What are the consequences of revolving credit card default?
It is important to know the consequences of missing a revolving credit card payment, since your bank could claim the payment of fees, interest and costs and even change the payment terms and conditions according to what has been established in the agreement.
Where can you find this information?
In the agreement.
Under section 3 (“Costs in the case of late payments”) of the pre-contractual information (Standard European Consumer Credit Information - SECCI), which details all the costs, fees, interest and other consequences arising from the failure to make a payment.
Remember that, before you take out the card, your bank is obliged to provide you with a personalised explanation of its features and alert you to the risks of default, so that you understand what the possible consequences are.
What are the costs most frequently applied by banks in the event of default?
- Debt recovery costs: your bank could charge you for the costs it incurs to recover the unpaid debt.
- Late-payment interest on overdue instalments: this rate may not exceed the nominal interest rate by more than two percentage points.

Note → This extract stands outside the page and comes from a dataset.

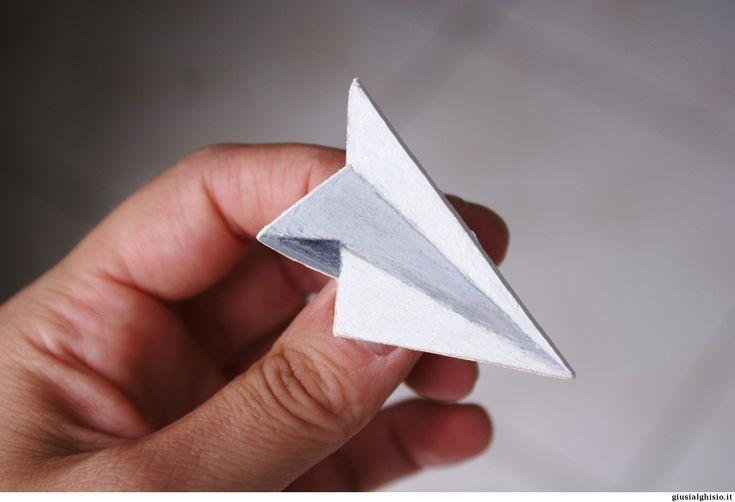 Spilla aereoplanino, in legno, traforata e dipinta a mano.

Make sure that you always compare the two rates in annual terms.
- Fee for returning a direct debit from another bank account. The Banco de España considers that, according to good banking practices, this fee should not be charged, since it does not respond to an effective service.
What other consequences might you face?
A delinquency record
A change in the payment method or amount of the instalment. Sometimes, banks may change the payment method or instalment amount, if provided for in the agreement. If your chosen method is to pay at the end of the month, the bank can automatically change it to that of deferred payment, so that the unpaid amount is considered a drawdown on the credit limit granted. And if you have already chosen deferred payment as your method, the bank could change the amount to that of a minimum instalment.
These changes should be expressly provided for both in the SECC and in the agreement, and they require your prior and explicit agreement.
Bear in mind that the deferred payment method generates interest, whereas payment at the end of the month does not. Also, changing the amount to a minimum instalment could considerably lengthen the time taken to pay off the debt.
Therefore, in view of these possible situations, you should analyse the option offered (change of payment method or instalment amount) and decide if it is what you need (and, if so, expressly accept it), or whether you prefer other options, such as settling the debt or maintaining it, with all the attendant costs and consequences.